# [Description of the task]
In the entries that follow, identify the line containing "In this image, how" and return it together with all later lines, exactly as they appear.

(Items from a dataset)
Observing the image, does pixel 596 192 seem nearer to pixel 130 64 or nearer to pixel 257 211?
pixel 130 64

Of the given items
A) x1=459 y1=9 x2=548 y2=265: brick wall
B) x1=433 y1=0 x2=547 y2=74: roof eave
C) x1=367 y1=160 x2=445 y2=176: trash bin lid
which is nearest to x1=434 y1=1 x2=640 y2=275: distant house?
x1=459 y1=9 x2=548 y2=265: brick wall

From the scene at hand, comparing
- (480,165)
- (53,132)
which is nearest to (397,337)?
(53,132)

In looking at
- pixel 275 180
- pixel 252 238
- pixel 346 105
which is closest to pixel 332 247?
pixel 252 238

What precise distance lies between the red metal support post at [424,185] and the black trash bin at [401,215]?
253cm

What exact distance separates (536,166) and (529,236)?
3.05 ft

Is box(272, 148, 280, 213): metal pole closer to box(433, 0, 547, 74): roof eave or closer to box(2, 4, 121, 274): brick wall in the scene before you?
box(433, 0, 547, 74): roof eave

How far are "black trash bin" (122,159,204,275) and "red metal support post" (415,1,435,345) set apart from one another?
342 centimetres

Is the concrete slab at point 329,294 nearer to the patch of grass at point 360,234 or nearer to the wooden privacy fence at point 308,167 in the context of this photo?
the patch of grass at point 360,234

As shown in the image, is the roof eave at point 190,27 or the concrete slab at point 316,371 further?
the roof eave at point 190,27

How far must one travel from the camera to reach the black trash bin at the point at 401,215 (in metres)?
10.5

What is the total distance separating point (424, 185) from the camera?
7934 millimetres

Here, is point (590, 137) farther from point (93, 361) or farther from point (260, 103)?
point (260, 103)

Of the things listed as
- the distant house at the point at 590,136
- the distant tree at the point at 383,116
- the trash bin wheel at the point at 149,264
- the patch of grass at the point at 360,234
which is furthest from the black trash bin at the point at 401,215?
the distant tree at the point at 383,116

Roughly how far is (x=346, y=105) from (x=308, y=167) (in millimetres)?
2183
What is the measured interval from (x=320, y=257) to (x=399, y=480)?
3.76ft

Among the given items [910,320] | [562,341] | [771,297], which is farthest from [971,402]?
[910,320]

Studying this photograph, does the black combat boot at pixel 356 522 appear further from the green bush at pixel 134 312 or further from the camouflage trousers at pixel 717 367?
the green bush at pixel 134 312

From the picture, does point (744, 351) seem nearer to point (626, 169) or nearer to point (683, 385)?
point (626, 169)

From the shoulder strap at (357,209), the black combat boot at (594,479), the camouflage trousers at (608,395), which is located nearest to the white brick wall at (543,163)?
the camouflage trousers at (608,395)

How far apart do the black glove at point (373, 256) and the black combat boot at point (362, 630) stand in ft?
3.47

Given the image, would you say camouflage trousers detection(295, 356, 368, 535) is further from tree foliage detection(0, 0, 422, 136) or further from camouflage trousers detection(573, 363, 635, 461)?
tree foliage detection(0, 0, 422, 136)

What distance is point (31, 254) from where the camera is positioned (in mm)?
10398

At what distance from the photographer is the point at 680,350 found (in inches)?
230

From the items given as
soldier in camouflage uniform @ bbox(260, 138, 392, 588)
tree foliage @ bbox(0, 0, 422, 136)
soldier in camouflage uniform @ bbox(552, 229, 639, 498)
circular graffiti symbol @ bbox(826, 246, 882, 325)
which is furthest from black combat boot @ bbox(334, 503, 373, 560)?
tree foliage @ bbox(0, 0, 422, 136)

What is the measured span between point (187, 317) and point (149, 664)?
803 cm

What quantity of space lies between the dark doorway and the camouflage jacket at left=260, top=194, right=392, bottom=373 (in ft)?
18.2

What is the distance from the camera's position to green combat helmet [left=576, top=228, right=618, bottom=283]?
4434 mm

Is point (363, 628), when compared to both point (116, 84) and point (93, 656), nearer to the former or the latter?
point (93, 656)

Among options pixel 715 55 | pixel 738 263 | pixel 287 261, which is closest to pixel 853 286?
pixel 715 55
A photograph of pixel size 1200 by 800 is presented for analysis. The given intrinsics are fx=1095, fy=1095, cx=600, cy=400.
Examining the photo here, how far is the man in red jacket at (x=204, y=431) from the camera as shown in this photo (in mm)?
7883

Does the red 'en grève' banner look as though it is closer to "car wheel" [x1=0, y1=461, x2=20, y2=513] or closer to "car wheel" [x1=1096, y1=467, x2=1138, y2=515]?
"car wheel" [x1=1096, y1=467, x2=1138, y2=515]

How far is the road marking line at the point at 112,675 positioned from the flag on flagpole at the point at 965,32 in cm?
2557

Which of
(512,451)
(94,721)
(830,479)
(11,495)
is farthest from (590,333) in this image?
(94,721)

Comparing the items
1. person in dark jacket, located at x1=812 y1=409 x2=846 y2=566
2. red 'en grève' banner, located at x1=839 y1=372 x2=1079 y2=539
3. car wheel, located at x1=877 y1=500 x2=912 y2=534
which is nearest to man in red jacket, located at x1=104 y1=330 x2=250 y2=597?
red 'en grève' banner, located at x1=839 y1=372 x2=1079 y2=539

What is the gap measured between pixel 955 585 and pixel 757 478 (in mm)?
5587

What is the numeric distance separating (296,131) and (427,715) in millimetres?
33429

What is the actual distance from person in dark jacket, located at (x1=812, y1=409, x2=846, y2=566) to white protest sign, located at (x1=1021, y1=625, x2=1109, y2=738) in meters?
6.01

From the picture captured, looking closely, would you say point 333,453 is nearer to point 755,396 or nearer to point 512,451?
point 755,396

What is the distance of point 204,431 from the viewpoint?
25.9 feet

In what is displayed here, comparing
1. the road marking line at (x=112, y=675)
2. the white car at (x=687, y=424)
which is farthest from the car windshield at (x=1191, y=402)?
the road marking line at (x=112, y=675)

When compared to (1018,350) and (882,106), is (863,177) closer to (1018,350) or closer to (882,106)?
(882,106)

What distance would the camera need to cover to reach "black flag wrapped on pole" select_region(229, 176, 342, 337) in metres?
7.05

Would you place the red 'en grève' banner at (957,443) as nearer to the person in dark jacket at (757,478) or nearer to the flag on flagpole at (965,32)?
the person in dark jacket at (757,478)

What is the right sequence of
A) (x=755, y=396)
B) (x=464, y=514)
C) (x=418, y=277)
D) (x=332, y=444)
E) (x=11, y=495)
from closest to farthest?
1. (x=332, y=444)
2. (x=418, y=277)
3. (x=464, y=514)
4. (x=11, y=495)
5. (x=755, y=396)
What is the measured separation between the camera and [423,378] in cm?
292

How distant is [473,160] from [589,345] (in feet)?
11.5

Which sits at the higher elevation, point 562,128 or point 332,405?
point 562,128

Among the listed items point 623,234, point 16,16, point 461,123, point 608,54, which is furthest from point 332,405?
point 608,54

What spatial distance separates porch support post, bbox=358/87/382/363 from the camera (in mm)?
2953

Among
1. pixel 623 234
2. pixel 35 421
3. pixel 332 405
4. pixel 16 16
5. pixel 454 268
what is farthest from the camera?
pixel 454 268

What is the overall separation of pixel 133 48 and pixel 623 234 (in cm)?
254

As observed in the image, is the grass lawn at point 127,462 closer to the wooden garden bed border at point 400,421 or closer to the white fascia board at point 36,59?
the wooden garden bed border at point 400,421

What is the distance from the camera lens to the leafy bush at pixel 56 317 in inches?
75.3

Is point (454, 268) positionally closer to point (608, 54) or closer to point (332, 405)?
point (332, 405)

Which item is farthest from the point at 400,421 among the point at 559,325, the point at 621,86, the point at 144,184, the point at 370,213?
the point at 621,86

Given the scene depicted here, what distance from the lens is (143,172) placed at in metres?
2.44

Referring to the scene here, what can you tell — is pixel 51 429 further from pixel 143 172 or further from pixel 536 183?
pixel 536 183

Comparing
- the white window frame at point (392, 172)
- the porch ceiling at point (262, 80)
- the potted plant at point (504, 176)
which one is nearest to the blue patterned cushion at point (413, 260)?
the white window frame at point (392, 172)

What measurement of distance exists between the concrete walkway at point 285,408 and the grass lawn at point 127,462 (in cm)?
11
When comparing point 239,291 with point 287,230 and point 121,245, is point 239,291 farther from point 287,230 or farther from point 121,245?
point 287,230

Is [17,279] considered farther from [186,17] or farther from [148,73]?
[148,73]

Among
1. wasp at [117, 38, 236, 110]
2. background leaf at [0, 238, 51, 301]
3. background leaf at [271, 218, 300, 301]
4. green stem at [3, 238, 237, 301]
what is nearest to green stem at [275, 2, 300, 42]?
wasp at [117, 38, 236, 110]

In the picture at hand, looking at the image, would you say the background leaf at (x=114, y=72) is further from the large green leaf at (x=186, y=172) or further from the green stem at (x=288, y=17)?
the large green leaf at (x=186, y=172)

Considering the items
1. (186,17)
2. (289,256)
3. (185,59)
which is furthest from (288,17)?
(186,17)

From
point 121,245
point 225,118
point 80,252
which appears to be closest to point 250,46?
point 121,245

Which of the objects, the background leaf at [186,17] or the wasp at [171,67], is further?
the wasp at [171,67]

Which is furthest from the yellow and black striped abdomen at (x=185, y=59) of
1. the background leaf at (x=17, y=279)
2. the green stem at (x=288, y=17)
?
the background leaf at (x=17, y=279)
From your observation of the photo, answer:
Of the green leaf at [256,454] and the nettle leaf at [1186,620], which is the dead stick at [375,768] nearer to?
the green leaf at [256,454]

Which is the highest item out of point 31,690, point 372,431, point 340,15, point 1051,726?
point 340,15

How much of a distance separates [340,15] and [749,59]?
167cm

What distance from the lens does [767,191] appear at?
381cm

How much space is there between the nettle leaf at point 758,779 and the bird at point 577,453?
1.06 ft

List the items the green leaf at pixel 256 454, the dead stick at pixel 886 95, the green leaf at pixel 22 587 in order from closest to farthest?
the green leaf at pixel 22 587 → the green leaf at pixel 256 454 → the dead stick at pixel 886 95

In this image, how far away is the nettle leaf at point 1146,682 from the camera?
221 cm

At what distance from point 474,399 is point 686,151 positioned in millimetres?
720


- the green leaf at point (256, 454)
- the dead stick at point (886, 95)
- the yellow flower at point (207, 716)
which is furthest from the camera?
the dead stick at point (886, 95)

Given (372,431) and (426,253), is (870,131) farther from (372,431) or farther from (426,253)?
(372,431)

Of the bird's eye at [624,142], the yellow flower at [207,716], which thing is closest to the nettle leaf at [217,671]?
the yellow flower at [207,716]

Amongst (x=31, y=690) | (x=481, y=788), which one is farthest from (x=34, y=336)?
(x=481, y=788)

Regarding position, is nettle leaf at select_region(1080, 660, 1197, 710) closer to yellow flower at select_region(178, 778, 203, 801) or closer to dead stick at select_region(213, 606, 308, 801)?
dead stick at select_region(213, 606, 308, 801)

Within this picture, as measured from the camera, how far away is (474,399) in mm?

# [Result of this task]
In this image, how far away is the nettle leaf at point 1146,682 from the camera?
221 cm

At what distance from point 474,399 is point 686,151 positioned in millimetres?
720


- the green leaf at point (256, 454)
- the dead stick at point (886, 95)
- the yellow flower at point (207, 716)
which is furthest from the camera?
the dead stick at point (886, 95)

Given (372,431) and (426,253), is (870,131) farther from (372,431) or farther from (426,253)?
(372,431)

Of the bird's eye at [624,142], the yellow flower at [207,716], which thing is closest to the nettle leaf at [217,671]?
the yellow flower at [207,716]

Amongst (x=31, y=690) | (x=481, y=788), which one is farthest from (x=34, y=336)?
(x=481, y=788)

Regarding position, is nettle leaf at select_region(1080, 660, 1197, 710) closer to yellow flower at select_region(178, 778, 203, 801) or closer to dead stick at select_region(213, 606, 308, 801)?
dead stick at select_region(213, 606, 308, 801)

Within this picture, as measured from the camera, how far away is (474,399) in mm?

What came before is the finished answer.